* _Task details_: Repeat the data below line for line, without changing a single character.

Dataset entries
* Begin *
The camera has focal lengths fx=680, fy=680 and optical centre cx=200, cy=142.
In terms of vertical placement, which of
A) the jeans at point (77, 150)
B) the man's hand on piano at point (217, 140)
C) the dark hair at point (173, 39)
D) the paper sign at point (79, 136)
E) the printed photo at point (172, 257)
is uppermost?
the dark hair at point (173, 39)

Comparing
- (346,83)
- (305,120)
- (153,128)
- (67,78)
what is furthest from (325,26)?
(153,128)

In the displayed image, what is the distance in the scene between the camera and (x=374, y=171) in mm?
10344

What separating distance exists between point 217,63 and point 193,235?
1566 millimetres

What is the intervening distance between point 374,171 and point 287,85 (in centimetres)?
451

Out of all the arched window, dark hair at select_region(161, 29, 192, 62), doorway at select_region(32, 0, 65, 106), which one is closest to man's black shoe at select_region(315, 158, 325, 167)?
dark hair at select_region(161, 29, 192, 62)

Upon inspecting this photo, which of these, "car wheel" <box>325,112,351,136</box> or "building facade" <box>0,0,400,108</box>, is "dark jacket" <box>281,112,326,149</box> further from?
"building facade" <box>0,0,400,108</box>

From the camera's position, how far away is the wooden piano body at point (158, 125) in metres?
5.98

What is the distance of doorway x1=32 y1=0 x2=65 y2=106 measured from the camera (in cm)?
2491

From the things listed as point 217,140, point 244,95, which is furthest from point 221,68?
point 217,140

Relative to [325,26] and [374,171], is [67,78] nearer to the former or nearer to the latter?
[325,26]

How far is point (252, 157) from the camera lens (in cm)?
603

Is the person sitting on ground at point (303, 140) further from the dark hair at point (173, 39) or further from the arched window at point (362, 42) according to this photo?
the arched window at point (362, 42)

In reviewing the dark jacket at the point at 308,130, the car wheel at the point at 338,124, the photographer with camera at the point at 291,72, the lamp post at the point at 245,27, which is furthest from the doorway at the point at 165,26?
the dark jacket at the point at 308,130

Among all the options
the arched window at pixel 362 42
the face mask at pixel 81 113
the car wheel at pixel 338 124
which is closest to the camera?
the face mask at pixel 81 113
* End *
* _Output for this task_:
The camera has focal lengths fx=680, fy=680 and optical centre cx=200, cy=142.
In terms of vertical placement, which of
A) the jeans at point (77, 150)
B) the man's hand on piano at point (217, 140)
C) the dark hair at point (173, 39)
D) the paper sign at point (79, 136)
E) the printed photo at point (172, 257)
is uppermost?
the dark hair at point (173, 39)

Comparing
- (346,83)
- (305,120)
- (153,128)
- (67,78)
what is furthest from (325,26)?
(153,128)

In the displayed image, what is the distance in the scene between the camera and (x=374, y=171) in mm?
10344

What separating distance exists between point 217,63 and point 193,235?
1566 millimetres

What is the intervening distance between point 374,171 and point 287,85 (in centimetres)?
451

Out of all the arched window, dark hair at select_region(161, 29, 192, 62), doorway at select_region(32, 0, 65, 106), which one is closest to man's black shoe at select_region(315, 158, 325, 167)?
dark hair at select_region(161, 29, 192, 62)

Upon inspecting this photo, which of these, "car wheel" <box>325,112,351,136</box> or "building facade" <box>0,0,400,108</box>, is "dark jacket" <box>281,112,326,149</box> further from?
"building facade" <box>0,0,400,108</box>

From the camera's position, how far away is the wooden piano body at point (158, 125) in metres?
5.98

What is the distance of doorway x1=32 y1=0 x2=65 y2=106 measured from the camera (in cm)?
2491

From the things listed as point 217,140, point 244,95, which is furthest from point 221,68?
point 217,140

Relative to [325,26] and [374,171], is [67,78] nearer to the former or nearer to the latter?
[325,26]

How far is point (252, 157) from the camera lens (in cm)?
603

Is the person sitting on ground at point (303, 140) further from the dark hair at point (173, 39) or further from the arched window at point (362, 42) according to this photo?
the arched window at point (362, 42)

In reviewing the dark jacket at the point at 308,130, the car wheel at the point at 338,124, the photographer with camera at the point at 291,72, the lamp post at the point at 245,27, which is furthest from the doorway at the point at 165,26?
the dark jacket at the point at 308,130

Among all the options
the arched window at pixel 362 42
the face mask at pixel 81 113
the car wheel at pixel 338 124
which is closest to the camera?
the face mask at pixel 81 113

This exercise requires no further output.